During the 20th century, the interpretation of Word of Wisdom became increasingly narrow while at the same time becoming more strictly enforced (Alexander 1981). Under Joseph F. Smith (church president from 1901 till 1918) access to the temple was increasingly tied to adherence to the Word of Wisdom, although this was not yet held up as a uniform standard. The main emphasis was on alcohol, on which subject the church aligned itself with the broader social prohibition movement, just as it had aligned itself with the temperance movement when the Word of Wisdom was first conceived.

The emphasis on certain aspects of the Word of Wisdom often ran parallel to broader societal movements such as temperance and prohibition.

Under Heber J. Grant (church president from 1918 to 1945) adherence to the Word of Wisdom did become a formal requirement for a temple recommend. As prohibition had become law, the Mormon church leaders shifted their attention to tobacco use. President Grant strongly believed in strict enforcement and did not hesitate to use the church’s influence to sway political debates about alcohol and tobacco legislation.

On the one hand, then, the enforcement of the Word of Wisdom has undergone a number of changes under the influence of external factors. On the other hand, its content has never changed. The Word of Wisdom offers as few solutions to modern health problems as it did to those of the first Mormons.

In our time, the most common causes of mortality are cardio-vascular disease, strokes, diabetes and cancer. Factors which influence these diseases are obesity, lack of excercise, cholesterol, insufficient amounts of fruits and vegetables, and smoking. These are all behavioural factors of which the Word of Wisdom says nothing, except for smoking.

Upon closer inspection (see table above), the Word of Wisdom has contributed fairly little to the health of the Mormons in the past 175 years.

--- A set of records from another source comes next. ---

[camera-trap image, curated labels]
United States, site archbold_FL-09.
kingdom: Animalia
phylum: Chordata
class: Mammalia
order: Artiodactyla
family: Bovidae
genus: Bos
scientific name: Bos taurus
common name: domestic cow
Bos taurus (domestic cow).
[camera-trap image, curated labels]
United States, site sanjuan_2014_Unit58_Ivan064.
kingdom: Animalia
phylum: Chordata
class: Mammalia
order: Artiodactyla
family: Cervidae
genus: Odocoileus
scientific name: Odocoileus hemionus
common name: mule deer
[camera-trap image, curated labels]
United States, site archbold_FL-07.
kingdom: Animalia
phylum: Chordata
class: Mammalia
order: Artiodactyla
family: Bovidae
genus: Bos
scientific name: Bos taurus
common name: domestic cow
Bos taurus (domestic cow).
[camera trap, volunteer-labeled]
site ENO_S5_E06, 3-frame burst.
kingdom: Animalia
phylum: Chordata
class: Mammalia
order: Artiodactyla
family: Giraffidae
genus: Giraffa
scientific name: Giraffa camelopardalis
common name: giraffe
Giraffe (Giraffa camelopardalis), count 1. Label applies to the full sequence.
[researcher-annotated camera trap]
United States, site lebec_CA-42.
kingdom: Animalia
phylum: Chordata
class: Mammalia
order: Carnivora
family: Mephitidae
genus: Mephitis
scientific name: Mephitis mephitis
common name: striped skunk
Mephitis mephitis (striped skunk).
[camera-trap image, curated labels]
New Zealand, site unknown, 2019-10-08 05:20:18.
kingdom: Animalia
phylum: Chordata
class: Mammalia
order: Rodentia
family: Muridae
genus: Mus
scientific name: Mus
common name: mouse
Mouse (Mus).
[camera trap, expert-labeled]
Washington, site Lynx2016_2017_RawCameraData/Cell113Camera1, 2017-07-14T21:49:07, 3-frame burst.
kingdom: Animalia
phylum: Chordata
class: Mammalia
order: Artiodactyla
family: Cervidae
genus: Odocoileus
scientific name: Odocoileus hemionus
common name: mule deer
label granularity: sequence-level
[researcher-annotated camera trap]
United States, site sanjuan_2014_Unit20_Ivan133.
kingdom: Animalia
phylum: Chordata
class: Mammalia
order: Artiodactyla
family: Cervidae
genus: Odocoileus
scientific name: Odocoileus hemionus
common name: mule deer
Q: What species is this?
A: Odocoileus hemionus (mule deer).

This needn’t surprise anyone, though, since the Word of Wisdom essentially is a 19th-century view on nutrition and health. The Word of Wisdom’s only purpose in the 21st century appears to be social conditioning.

“The Word of Wisdom is significant in contemporary boundary establishment because in social interaction a common convention is to share a drink – an alcoholic beverage, coffee, or tea. Practicing Mormons are continually called upon to reaffirm their religious commitment in front of non-Mormons” (King & King 1984).

To that end, it doesn’t matter whether it is true or useful, as long as it is deviant and forces Mormons to stand out from their peers.